**Rows**.
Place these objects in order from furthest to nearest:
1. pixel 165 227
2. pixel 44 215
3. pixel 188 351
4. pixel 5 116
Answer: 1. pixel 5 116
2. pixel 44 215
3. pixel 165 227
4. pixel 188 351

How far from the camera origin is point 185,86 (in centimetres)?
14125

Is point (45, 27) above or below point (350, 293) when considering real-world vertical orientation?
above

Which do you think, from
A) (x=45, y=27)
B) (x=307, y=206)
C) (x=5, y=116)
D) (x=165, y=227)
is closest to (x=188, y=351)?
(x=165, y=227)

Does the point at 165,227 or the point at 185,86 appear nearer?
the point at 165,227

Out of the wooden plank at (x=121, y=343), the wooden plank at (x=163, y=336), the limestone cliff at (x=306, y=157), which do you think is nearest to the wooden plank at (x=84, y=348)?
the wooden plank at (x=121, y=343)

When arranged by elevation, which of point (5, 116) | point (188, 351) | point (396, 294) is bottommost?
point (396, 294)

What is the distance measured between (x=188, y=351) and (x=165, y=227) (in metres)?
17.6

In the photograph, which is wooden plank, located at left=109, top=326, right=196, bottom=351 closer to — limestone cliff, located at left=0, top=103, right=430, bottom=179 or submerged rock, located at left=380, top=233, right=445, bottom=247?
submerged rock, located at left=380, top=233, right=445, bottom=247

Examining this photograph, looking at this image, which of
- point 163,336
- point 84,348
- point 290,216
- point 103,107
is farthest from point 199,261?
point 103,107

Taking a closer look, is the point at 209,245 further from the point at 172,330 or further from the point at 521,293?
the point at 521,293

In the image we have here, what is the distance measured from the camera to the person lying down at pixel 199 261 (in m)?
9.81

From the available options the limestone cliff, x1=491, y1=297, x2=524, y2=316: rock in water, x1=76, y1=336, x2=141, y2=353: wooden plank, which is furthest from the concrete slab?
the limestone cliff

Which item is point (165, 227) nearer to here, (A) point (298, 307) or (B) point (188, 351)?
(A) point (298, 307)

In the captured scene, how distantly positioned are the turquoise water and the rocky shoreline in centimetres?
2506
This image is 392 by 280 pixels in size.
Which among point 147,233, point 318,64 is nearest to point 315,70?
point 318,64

**What to work on**.
Please go through all of the material above and switch every instance of "photograph" to "snapshot", leaving everything else unchanged.

**Task output**.
Place these objects in order from furthest to nearest:
1. pixel 165 227
2. pixel 44 215
3. pixel 188 351
4. pixel 5 116
Answer: 1. pixel 5 116
2. pixel 44 215
3. pixel 165 227
4. pixel 188 351

How far from the camera origin is point 185,86 (in centimetres)?
14125

Is point (45, 27) above or below point (350, 293) when considering real-world vertical orientation?
above

Which do you think, from
A) (x=45, y=27)
B) (x=307, y=206)
C) (x=5, y=116)
D) (x=165, y=227)
is closest to (x=188, y=351)?
(x=165, y=227)

Does the point at 165,227 or the point at 185,86 appear nearer?
the point at 165,227

Out of the wooden plank at (x=121, y=343), the wooden plank at (x=163, y=336), the limestone cliff at (x=306, y=157), which do you think is nearest to the wooden plank at (x=84, y=348)?
the wooden plank at (x=121, y=343)

When arranged by elevation, which of point (5, 116) | point (188, 351) | point (396, 294) is bottommost?
point (396, 294)

What is the distance measured between (x=188, y=351) and (x=165, y=227) (in metres)?
17.6

In the snapshot, which is wooden plank, located at left=109, top=326, right=196, bottom=351 closer to — limestone cliff, located at left=0, top=103, right=430, bottom=179 or submerged rock, located at left=380, top=233, right=445, bottom=247?
submerged rock, located at left=380, top=233, right=445, bottom=247

Examining this snapshot, looking at this image, which of
- point 163,336
- point 84,348
- point 290,216
- point 103,107
is farthest from point 199,261?
point 103,107

Taking a closer look, is the point at 209,245 further from the point at 172,330 or further from the point at 521,293?
the point at 521,293

In the image we have here, what is the distance measured from the camera to the person lying down at pixel 199 261 (in m)?
9.81

From the available options the limestone cliff, x1=491, y1=297, x2=524, y2=316: rock in water, x1=76, y1=336, x2=141, y2=353: wooden plank, which is furthest from the concrete slab?
the limestone cliff

Which item is point (165, 227) nearer to here, (A) point (298, 307) or (B) point (188, 351)?
(A) point (298, 307)

In the captured scene, how distantly positioned are the turquoise water and the rocky shoreline in centimetres?
2506
This image is 392 by 280 pixels in size.
Which among point 147,233, point 318,64 is nearest to point 315,70?
point 318,64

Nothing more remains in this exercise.